World / US and Canada

Obama, Romney fail to provide recovery visions

(Xinhua) Updated: 2012-10-27 11:56

WASHINGTON - Both President Barack Obama and his Republican challenger Mitt Romney have failed to provide clear visions for US economic recovery, US Nobel Prize-winning economist Paul Krugman said Friday.

Romney's five-point job creation plan was a "sham" with no description of the policies he would follow to make those things happen, Krugman said in his latest column article on The New York Times.

Obama, Romney fail to provide recovery visions

US President Barack Obama (R) and Republican Presidential nominee Mitt Romney shake hands at the conclusion of the final presidential debate at Lynn University in Boca Raton, Florida, Oct 22, 2012. [Photo/Agencies]

"His real plan seems to be to foster economic recovery through magic, inspiring business confidence through his personal awesomeness," Krugman said.

Romney has repeatedly touted his five-point jobs plan to create 12 million new jobs in the coming four years through measures such as cutting taxes, reducing government regulations, and boosting oil and gas exploration and development.

Obama, in his turn, did not offer an inspiring vision for the economic recovery, and "his economic agenda is relatively small-bore-a bunch of modest if sensible proposals rather than a big push.

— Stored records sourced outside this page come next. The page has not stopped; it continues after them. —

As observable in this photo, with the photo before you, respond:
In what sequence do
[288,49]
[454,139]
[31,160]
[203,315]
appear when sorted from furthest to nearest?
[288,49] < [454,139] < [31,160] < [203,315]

More important, it's aimed at the medium term, the economy of 2020, rather than at the clear and pressing problems of the present," Krugman said.

The Obama campaign rolled out its latest job plan earlier this week, noting that the nation should grow the economy by strengthening the middle class, creating 1 million new manufacturing jobs by 2016, cutting US net oil imports in half by 2020 and helping small businesses to grow.

The point was that America was still suffering from an overall lack of demand, the result of the severe debt and financial crisis that broke out before Obama took office. In a better world, the president would be proposing bold short-term moves to "move us rapidly back to full employment," Krugman contended.